Ebenso ist die - sich hier aus den Erläuterungen zu I. BBE (GA 207) ergebende - Grundvoraussetzung für das Bestehen von Privathaftpflichtversicherungsschutz erfüllt. Denn der Kläger wird von dem Gebäudeversicherer aufgrund der gesetzlichen Haftpflicht aus § 823 Abs. 1 BGB i.V.m. § 67 Abs. 1 VVG als Privatperson in Anspruch genommen, weil sich eine Gefahr des täglichen Lebens verwirklicht hat (zum Begriff der "Gefahr des täglichen Lebens" vgl. BGHZ 136, 142 = r + s 1997, 451; Senat, Urt. v. 7. Dez. 1999, 4 U 237/98, Seite 9). Dem steht nicht entgegen, daß der Brandschaden dadurch hervorgerufen worden ist, daß der Kläger mit Hilfe von Brennspiritus Feuer entfacht hat. Zwar entfällt die Eintrittspflicht nach den Erläuterungen zu I. BBE (GA 207), wenn infolge einer "ungewöhnlichen und gefährlichen Beschäftigung" ein Schaden entsteht. Diese Voraussetzung ist hier jedoch nicht gegeben, weil sich der Ausschlußtatbestand auf die seltenen Fälle beschränkt, in denen die schadensstiftende Handlung im Rahmen einer allgemeinen Beschäftigung des Versicherten vorgenommen worden ist, die ihrerseits ungewöhnlich und gefährlich ist (BGH, VersR 1996, 283; 1981, 271, 273; 1996, 495 f.; BGHZ 136, 146; Senat, a.a.O., Seite 13). Als solche Rahmenhandlung kann aber hier nicht das Entfachen eines Feuers mittels eines Brandbeschleunigers, sondern allenfalls das Anzünden des Feuers im Kaminofen angesehen werden, das an sich aber weder ungewöhnlich noch gefährlich ist.

4.

Ferner wird die Einstandspflicht der Beklagten nicht durch die weiteren in den AHB und BBE vorgesehenen Risikobeschränkungen ausgeschlossen.

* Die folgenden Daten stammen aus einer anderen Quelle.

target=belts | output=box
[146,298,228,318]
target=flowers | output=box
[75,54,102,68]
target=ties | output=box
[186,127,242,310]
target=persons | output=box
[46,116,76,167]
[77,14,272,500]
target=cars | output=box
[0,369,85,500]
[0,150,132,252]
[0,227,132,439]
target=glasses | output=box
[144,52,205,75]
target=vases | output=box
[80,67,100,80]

a) Die Eintrittspflicht der Beklagten entfällt nicht gemäß §§ 7 Nr. 2, 4 Abs. 2 Nr. 2 AHB, weil der Versicherungsnehmer oder ein Angehöriger durch das Brandereignis geschädigt worden ist. Zum Zeitpunkt des Brandereignisses war der Stiefvater des Klägers aufgrund des Zuschlagsbeschlusses vom 3. Dezember 1996 nicht mehr Eigentümer des betroffenen Grundstücks, § 89, 90 ZVG. Ob und inwieweit Hausrat, der im Eigentum des Stiefvater des Klägers und der übrigen Familienmitglieder stand, zerstört worden ist, ist unerheblich, da der Kläger Haftpflichtversicherungsschutz nur gegen die Inanspruchnahme durch den Gebäudeversicherer verlangt.

b) Ebenso lassen die Besonderen Bedingungen für den Einschluß von Mietsachschäden oder § 4 Abs. 1 Nr. 6 a) AHB die Eintrittspflicht der Beklagten nicht entfallen.

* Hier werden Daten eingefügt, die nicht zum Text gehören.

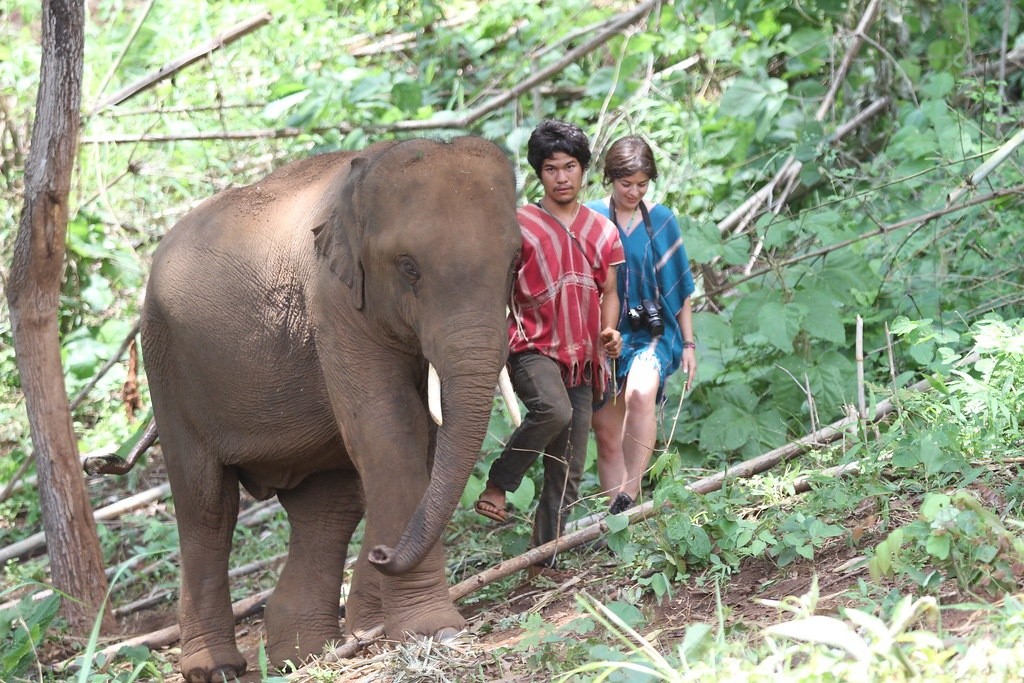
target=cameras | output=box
[627,298,665,335]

Nach b) der Besonderen Bedingungen für den Einschluß von Mietsachschäden (GA 206) besteht kein Haftpflichtversicherungsschutz, sofern das Regreßverzichtsabkommen der Feuerversicherer eingreift. Ob dessen Voraussetzungen gegeben sind, kann jedoch dahinstehen, weil dadurch nur die Eintrittspflicht für Mietsachschäden begrenzt wird. Um einen solchen Schaden handelt es sich hier indes nicht, da - entgegen der Auffassung der Beklagten (GA 37) - zwischen der Sparkasse M und dem Stiefvater des Klägers kein Mietverhältnis bestand. Durch die einseitige Gebrauchsanmaßung ohne die Zustimmung des Eigentümers oder die Fortsetzung des Gebrauchs nach dem Verlust des Besitzrechts wird nämlich kein - auch kein stillschweigendes - Mietverhältnis begründet (Palandt/Putzo, BGB, 59. Aufl., § 535 Rn. 1). Daß entsprechende Vertragserklärungen ausgetauscht worden wären, hat die Beklagte nicht vorgetragen.

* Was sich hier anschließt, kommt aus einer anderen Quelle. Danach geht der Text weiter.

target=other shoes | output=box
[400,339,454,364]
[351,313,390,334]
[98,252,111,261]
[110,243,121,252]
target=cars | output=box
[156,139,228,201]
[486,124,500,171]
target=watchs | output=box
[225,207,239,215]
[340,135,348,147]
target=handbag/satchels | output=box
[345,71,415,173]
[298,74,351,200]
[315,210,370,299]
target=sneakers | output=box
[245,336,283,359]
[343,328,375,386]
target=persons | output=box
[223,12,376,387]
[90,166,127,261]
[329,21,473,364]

Daraus kann aber nicht abgeleitet werden, daß das Regreßverzichtsabkommen für die Parteien ohne Bedeutung wäre. Sollten dessen Voraussetzungen erfüllt sein, entfiele vielmehr die Haftung des Klägers gegenüber dem Gebäudeversicherer. Das ist im Deckungsprozeß zwischen Versichertem und Versicherer jedoch ohne Belang (Langheid in: Römer/Langheid, VVG, § 149 Rn. 5).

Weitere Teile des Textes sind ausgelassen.